• 97
    ligde yine kendi sahamızda kaybettiğimiz 16 kasım 2012 galatasaray kardemir karabükspor maçından hiçbir farkı yoktu; ne bir gram eksik ne bir gram fazla. yine ortaya futbol adına hiçbir şey koyamadık, yine sahada ne yaptığını bilmeyen, şuursuz, hiçbir atak organizasyonu olmayan birbirinden kopuk 11 oyuncu vardı. takımın 45 dakikalık görüntüsünü izleyen hemen hemen herkes bu maçta gol atmamızın mucizelere bağlı olduğunu, karambole 1 gol atsak bile ikincisinin gelmeyeceğini biliyordu. bunun sebepleri ne olabilir peki? yetenek farkı desek karşımızdaki takım 1461 trabzon; o zaman geriye de yenilginin asıl sebebi olan mental eksiklik kalıyor. maalesef oyuncular bu maçı ciddiye almamış ve psikolojik olarak iyi hazırlanmamışlar. oyuncuları maça hazırlaması beklenen kişiler de tahmin edeceğiniz üzere teknik ekip.

    70-75 dakika sahada yatan bir takım vardı; geriye kalan 20 dakikada top oynayıp "vah efendim, 2 topumuz direkten döndü, penaltımız verilmedi" falan diye ağlamak da biraz yanıltıcı oluyor. asıl sorulması gereken sorular takımın 70 dakika neden yattığı, sahada gol atmayı geçtim neden doğru düzgün rakip kaleye bile gidemediğidir; 18 kişilik kadromuzda neden yalnızca 2 forvet bulunduğudur; es kaza bir tanesinin sakatlık veya kart gereği oyun dışı kalması durumunda yerine kimin gireceğidir; eşek yüküyle para alan oyuncuların neden her maç aynı ciddiyetle oynamak zorunda olduklarını bilmemeleri, neden maç seçtikleridir. "ama taraftar da maç seçiyor" demesin kimse; evet, ben 6.30'da tribündeki yerimi aldığımda statta toplasan 4 - 5 bin taraftar anca vardı, ama takımın bu maçları alması için de taraftara ihtiyaç duymaması gerek diye düşünüyorum. takım 75 dakikalık bölümde kazanma arzusunun zerresini sahada gösteremiyorsa, bunun sebebini boş tribünlerden önce farklı yerlerde aramalıyız bence.
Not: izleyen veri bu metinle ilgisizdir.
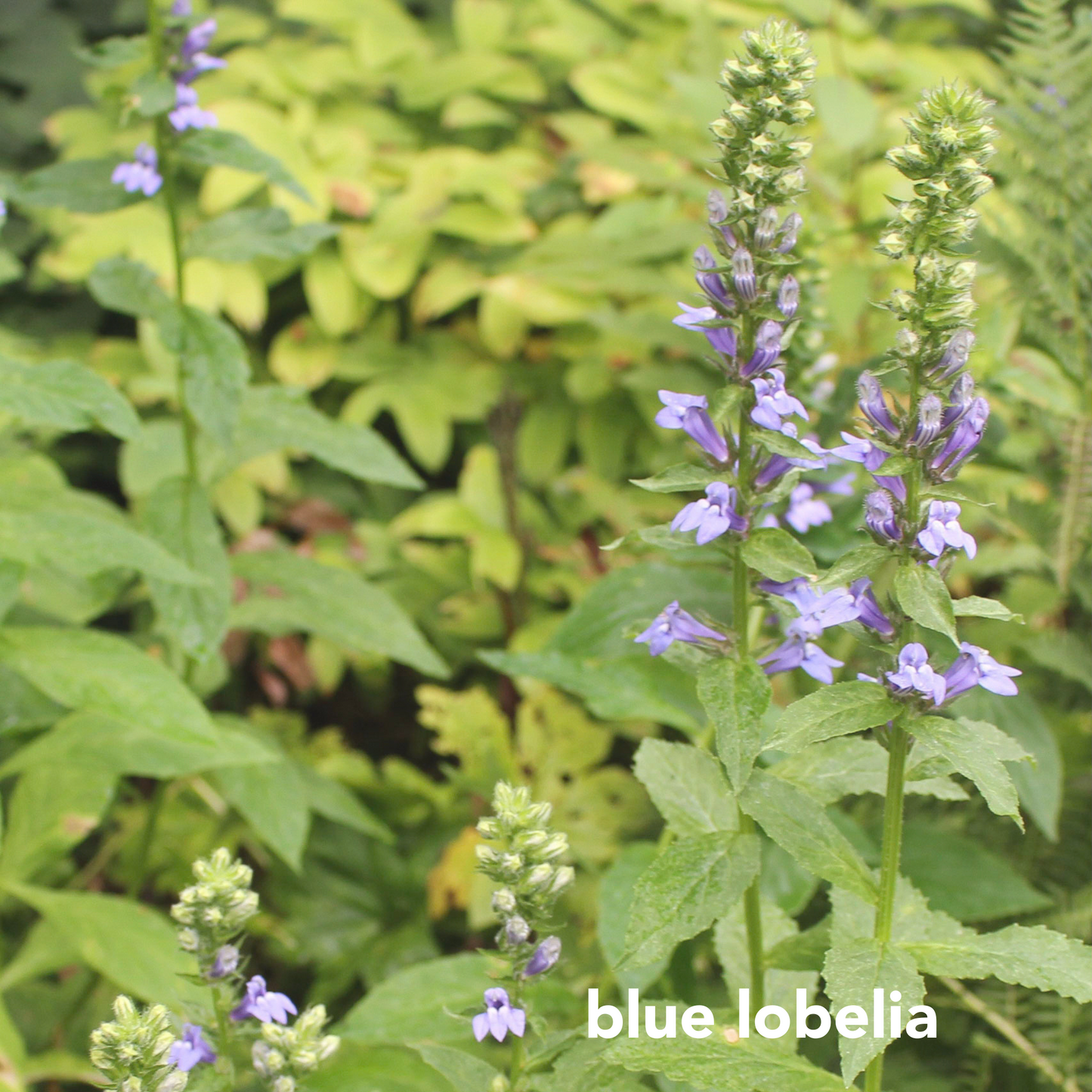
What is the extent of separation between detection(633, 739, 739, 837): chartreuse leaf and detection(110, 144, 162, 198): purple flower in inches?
60.7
    gördüğüm üzere kupadan elenmemiz sonrası türkiye kupası'nın önemli olmadığı, gereksiz fikstür sıkışıklığı yaratacağı dillendirilmeye başlandı. üzgünüm ama kedi - ciğer olayından ibaret olan bu sözleri 20 küsür senelik kupa hasretleri süresince fenerbahçeli taraftarlar söylerken biz onlarla dalga geçiyorduk. son olarak 2005 yılında kazandığımız bu kupada halen "en çok kazanan takım" sıfatına sahibiz fakat bu ciddiyetsizlik ve boşvermişlik kupa maçlarındaki genel karakterimiz olacaksa, bizim de 20 yılı görmemiz çok olası. işin ucunda galatasaray müzesine kazandırılacak fazladan 1 kupa daha varken, ben bu karaktersiz oyunu, formanın ve armanın hakkının verilemeyişini kabul edemiyorum. oysa tribünde soğuktan donan bizler, içimizi ısıtması için yalnızca galatasaray'ın atacağı golleri ve alacağımız galibiyeti beklemiştik. fakat sahadaki oyuncuların bunu bile çok görmesi sebebi ile sözün bittiği yerdeyiz.

    son olarak; 1461 trabzon'a tebrikler, kupada yolları açık olsun.